■ **Exercise task 1**
Count the lines in the records that contain the string "instances", and reply with the number alone.

CAPE TOWN — For me it’s always a tonic reading the analysis and advice of a top silk who devotes most of his waking hours to finding new legal ways of holding our State Capture political shysters accountable. Here Paul Hoffman SC, founder of Accountability Now, imagines how he’d compile the required first preliminary report of the State Capture Commission in a pragmatic way that creates the greatest possible leverage for clean political governance. There are a few fundamental approaches, without which the SCC could stumble in its’ starting blocks. He’s nailing down those starting blocks and tying the SCC’s shoelaces for it. To detractors who say this is unnecessary, my response would be; read on and decide whether you’re you willing to take that chance. The more pertinent debate is how necessary is it for the SCC to rake over the hot evidential coals which have all but rendered the Zuptoids well-done, if not seriously criminally burnt. And, no less important; are the braai-masters willing? Zuma and his Zuptoid ministers are not the only ones to benefit from a six-month corrective action-hiatus. The ruling party could do with some SCC breathing space in which to prepare for a potentially highly-damaging report. – Chris Bateman

As the evidence leaders, investigators and all involved in the state capture commission (SCC) are going to have their hands full for the next little while, here are some unsolicited and tentative suggestions for inclusion in their first preliminary report due out next week:

Mr President,

Having regard to the tight 180 day time line set in the terms of reference of the SCC, it is prudent that the SCC report to you at regular intervals on progress made in its work and in the investigation of allegations of state capture referred to in its terms of reference.

■ **Data excerpts**
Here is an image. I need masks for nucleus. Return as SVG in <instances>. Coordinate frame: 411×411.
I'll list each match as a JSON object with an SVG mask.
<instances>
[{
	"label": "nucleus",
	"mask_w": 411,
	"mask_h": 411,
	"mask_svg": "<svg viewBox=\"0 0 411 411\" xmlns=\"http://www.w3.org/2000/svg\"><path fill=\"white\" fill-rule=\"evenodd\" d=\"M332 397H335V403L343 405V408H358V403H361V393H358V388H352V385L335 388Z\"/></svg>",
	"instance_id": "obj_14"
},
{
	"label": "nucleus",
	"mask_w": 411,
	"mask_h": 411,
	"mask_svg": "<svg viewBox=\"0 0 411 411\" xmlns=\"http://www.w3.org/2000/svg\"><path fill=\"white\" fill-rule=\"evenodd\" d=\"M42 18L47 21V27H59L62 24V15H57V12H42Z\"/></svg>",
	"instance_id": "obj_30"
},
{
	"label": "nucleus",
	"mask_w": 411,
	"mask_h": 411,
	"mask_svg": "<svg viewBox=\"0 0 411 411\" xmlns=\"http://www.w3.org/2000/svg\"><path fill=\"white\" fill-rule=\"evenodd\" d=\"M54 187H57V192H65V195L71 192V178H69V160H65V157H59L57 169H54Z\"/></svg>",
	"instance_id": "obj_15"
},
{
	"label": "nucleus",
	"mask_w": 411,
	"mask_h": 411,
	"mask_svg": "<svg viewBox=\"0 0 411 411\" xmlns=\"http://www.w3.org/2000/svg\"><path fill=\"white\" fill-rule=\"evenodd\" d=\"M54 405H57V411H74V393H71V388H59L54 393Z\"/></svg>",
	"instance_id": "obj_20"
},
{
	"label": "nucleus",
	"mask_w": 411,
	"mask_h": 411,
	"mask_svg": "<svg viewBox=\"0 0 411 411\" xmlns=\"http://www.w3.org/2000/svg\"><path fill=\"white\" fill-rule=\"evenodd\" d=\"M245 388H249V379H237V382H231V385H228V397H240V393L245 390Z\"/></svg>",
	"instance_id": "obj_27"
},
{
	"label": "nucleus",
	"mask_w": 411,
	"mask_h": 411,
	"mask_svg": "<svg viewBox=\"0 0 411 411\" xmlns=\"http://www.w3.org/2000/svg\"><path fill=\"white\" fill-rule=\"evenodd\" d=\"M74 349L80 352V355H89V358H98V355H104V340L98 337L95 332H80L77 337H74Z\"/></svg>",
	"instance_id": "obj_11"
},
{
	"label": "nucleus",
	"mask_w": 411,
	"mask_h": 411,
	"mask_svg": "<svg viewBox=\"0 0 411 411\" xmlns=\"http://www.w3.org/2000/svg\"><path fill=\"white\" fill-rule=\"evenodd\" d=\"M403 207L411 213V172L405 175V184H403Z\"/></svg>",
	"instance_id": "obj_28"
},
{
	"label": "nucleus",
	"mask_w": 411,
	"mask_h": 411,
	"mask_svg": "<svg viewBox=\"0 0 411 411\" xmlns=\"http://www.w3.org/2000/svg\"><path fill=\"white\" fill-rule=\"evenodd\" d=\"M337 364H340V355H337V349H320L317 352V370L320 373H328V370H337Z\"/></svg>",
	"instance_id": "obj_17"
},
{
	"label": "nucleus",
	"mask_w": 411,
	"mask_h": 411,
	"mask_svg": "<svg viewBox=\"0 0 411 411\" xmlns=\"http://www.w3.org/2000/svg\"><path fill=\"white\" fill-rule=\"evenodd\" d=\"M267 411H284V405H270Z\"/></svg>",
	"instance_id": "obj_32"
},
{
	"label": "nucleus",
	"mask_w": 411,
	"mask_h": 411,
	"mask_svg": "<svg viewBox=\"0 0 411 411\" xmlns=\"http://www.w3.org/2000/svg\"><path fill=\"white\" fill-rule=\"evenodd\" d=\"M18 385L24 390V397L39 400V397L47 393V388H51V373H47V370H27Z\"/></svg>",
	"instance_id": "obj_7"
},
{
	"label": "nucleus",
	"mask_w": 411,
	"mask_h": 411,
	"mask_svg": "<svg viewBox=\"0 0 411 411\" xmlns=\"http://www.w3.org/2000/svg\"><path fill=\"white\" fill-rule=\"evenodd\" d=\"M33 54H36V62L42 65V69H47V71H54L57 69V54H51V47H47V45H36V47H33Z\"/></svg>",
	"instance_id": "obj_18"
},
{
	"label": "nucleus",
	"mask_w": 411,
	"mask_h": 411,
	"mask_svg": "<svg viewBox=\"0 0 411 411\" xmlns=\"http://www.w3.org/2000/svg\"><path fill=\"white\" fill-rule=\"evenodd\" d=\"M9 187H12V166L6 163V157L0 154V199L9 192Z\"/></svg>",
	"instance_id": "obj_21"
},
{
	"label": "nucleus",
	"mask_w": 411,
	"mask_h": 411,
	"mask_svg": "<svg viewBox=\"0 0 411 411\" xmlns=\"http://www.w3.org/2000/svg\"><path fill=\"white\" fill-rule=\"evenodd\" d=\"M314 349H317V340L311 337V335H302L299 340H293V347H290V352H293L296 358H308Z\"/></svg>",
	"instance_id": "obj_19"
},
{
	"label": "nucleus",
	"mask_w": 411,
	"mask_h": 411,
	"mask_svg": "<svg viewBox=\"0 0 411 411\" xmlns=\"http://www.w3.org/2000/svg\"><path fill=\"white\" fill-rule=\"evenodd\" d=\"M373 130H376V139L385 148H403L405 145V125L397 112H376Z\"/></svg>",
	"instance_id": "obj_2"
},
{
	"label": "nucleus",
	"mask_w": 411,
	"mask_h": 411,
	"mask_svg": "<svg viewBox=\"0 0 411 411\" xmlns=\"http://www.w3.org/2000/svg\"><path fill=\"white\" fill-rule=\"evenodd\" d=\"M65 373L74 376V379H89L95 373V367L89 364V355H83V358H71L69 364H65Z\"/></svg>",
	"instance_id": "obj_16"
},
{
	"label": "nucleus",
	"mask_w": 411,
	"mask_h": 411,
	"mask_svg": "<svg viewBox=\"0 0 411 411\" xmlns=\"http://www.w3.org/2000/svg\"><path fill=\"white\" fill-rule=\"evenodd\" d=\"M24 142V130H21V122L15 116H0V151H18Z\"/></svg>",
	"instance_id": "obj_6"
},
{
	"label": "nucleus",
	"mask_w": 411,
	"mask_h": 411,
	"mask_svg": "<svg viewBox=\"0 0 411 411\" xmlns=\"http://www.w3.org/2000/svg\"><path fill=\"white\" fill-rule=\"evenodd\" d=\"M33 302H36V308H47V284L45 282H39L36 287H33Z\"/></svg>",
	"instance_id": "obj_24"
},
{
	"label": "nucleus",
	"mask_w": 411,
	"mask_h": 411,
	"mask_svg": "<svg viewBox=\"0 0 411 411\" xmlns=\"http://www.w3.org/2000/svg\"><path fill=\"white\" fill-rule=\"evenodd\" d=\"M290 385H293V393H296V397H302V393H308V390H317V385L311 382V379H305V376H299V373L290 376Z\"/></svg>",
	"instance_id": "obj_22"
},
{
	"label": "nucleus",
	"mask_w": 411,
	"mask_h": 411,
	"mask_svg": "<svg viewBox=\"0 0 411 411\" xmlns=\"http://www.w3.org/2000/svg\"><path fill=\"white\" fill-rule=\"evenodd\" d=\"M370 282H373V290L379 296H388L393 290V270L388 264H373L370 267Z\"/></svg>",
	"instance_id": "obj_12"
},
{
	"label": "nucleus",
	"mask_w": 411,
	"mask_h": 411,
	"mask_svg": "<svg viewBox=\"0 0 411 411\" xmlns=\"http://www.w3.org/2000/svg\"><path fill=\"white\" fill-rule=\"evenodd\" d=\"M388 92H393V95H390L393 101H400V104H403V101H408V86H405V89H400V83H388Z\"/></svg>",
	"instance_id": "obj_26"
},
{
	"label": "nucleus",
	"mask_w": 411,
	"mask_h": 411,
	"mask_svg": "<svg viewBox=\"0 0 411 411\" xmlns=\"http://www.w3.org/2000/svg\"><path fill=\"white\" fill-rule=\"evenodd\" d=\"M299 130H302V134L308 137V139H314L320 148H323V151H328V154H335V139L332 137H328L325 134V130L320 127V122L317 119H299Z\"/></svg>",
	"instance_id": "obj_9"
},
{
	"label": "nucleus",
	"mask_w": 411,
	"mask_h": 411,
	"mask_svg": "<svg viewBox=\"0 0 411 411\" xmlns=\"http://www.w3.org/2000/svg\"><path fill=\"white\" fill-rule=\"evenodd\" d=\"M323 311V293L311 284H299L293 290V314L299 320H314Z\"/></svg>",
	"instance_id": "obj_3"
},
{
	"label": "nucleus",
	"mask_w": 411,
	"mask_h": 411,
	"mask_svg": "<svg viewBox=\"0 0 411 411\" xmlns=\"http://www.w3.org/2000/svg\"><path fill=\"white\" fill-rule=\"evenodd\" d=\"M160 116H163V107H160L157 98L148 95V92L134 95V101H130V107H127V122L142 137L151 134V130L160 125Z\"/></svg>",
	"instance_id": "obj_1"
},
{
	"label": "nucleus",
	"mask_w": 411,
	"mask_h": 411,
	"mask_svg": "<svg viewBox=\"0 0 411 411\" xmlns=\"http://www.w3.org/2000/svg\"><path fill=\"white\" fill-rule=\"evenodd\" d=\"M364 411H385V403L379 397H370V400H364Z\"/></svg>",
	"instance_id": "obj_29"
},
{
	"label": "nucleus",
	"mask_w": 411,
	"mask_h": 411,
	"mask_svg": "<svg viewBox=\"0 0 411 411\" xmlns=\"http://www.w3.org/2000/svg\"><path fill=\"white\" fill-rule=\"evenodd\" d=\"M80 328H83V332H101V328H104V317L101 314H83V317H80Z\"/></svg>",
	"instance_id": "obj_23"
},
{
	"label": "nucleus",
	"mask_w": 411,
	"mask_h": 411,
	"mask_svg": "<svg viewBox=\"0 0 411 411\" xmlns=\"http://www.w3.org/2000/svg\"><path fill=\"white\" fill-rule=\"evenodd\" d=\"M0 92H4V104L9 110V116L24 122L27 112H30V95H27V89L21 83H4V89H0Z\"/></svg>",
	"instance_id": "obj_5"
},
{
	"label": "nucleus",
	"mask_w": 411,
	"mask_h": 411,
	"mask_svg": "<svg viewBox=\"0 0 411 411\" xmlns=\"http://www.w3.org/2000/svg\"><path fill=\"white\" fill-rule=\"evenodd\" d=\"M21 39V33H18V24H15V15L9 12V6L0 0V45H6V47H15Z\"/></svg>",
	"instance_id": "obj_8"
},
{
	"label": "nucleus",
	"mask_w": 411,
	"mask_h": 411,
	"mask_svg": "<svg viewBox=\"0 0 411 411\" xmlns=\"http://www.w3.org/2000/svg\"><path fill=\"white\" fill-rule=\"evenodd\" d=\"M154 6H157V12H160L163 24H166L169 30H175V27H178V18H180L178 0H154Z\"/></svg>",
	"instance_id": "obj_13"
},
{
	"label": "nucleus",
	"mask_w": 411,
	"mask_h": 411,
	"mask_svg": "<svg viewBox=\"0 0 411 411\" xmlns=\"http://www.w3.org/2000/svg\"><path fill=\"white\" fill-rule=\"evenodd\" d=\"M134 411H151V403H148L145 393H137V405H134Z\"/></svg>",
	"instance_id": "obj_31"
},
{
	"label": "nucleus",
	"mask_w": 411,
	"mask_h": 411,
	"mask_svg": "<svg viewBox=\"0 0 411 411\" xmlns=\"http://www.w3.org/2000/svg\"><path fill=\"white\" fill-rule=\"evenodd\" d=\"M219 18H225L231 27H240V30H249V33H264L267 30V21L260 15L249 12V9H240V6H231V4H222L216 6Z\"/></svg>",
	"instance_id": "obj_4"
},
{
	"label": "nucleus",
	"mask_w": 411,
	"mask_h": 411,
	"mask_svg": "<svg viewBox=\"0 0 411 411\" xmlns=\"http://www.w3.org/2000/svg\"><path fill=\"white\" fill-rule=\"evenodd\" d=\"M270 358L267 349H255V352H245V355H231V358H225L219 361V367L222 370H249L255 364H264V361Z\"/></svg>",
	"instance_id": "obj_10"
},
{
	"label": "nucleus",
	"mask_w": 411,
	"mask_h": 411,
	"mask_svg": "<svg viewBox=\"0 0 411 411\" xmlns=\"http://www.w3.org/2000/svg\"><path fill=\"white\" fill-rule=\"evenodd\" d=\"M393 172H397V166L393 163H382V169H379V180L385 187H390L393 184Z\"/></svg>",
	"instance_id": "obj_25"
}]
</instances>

■ **Exercise task 2**
Answer these questions using the article on the State Capture Commission above:
(a) Who founded Accountability Now?
(b) How many days does the time line in the commission's terms of reference allow?
(c) When is the commission's first preliminary report due out?

■ **Exercise response 1**
3

■ **Exercise response 2**
(a) Paul Hoffman SC
(b) 180 days
(c) Next week